### Exercise description
Can you lay out everything in the records below, from the line containing "As apparent in" down to the end of the records, as a Markdown table with columns "Row" and "Line", leaving out blank lines?

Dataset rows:
● ● ● ● ● ● ●

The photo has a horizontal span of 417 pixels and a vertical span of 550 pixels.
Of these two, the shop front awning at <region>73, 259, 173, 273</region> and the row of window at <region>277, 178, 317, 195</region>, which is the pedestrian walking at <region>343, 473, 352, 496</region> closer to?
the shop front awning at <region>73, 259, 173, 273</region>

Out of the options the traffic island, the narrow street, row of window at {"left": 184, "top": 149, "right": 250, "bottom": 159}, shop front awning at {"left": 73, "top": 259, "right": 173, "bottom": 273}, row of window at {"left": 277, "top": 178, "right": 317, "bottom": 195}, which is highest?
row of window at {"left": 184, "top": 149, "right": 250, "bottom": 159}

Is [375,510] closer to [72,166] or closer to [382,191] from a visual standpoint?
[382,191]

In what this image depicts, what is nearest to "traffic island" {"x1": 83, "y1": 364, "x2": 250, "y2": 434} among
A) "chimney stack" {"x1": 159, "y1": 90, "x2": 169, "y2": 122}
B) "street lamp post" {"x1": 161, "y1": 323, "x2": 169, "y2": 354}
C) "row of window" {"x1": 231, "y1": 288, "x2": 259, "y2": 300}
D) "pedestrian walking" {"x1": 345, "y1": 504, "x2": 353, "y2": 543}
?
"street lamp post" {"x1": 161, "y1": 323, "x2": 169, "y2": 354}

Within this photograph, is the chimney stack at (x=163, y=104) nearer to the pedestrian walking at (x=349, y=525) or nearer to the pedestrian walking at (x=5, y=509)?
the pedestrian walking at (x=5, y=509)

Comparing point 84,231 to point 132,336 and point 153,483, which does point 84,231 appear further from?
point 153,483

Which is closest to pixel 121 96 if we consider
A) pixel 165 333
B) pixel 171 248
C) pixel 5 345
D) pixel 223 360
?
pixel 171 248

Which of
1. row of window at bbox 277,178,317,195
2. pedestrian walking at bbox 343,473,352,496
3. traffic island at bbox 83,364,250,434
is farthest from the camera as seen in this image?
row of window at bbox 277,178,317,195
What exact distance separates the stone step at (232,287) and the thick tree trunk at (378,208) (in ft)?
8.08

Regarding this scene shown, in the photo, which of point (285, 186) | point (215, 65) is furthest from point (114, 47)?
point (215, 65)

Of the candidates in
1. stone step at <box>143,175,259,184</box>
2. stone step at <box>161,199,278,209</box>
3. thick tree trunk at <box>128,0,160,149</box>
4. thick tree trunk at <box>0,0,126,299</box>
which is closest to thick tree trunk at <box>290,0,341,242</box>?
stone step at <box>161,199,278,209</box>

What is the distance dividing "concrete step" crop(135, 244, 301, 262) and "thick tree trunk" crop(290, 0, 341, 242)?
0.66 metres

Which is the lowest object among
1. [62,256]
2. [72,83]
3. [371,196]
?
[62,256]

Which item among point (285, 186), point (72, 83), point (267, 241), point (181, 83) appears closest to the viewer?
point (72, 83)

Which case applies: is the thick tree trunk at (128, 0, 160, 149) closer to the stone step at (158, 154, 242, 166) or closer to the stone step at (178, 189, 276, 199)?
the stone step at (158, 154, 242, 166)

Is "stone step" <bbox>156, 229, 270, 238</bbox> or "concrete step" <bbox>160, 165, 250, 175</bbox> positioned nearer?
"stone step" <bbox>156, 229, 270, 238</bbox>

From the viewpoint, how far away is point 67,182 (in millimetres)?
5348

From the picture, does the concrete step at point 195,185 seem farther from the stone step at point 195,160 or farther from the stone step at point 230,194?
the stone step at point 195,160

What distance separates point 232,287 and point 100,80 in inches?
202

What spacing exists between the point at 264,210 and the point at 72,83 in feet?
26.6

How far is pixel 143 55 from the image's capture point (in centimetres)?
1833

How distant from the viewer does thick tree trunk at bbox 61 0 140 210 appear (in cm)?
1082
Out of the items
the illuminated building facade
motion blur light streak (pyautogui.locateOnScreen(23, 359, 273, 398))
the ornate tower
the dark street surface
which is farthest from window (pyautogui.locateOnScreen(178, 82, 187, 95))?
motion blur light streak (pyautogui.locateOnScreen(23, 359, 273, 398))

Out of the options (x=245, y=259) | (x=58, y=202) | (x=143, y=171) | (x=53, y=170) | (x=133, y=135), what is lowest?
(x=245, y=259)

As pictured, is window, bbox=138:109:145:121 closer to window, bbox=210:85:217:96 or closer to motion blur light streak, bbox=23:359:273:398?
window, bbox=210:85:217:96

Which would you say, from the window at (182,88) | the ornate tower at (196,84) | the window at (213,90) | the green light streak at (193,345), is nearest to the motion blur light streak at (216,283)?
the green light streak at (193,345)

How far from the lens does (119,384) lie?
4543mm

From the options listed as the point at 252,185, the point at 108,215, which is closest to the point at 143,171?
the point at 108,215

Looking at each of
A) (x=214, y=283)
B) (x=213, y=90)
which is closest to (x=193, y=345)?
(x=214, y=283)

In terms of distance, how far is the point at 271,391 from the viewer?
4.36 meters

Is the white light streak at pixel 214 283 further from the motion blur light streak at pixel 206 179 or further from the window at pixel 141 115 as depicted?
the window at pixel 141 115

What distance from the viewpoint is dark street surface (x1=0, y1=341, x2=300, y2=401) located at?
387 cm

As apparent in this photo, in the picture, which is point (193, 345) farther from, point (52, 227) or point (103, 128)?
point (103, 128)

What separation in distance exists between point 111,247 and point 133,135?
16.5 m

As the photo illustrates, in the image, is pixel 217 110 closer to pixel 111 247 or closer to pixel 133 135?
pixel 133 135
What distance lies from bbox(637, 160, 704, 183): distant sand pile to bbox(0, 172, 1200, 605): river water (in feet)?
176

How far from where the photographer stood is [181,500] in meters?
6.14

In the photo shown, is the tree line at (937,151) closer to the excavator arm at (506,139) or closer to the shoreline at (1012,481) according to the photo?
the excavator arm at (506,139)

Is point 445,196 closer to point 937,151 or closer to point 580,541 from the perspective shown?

● ● ● ● ● ● ●

### Answer to this exercise
| Row | Line |
|---|---|
| 1 | As apparent in this photo, in the picture, which is point (193, 345) farther from, point (52, 227) or point (103, 128)? |
| 2 | point (103, 128) |
| 3 | What separation in distance exists between point 111,247 and point 133,135? |
| 4 | 16.5 m |
| 5 | As the photo illustrates, in the image, is pixel 217 110 closer to pixel 111 247 or closer to pixel 133 135? |
| 6 | pixel 133 135 |
| 7 | What distance lies from bbox(637, 160, 704, 183): distant sand pile to bbox(0, 172, 1200, 605): river water (in feet)? |
| 8 | 176 |
| 9 | How far from where the photographer stood is [181,500] in meters? |
| 10 | 6.14 |
| 11 | In the photo shown, is the tree line at (937,151) closer to the excavator arm at (506,139) or closer to the shoreline at (1012,481) according to the photo? |
| 12 | the excavator arm at (506,139) |
| 13 | Is point 445,196 closer to point 937,151 or closer to point 580,541 from the perspective shown? |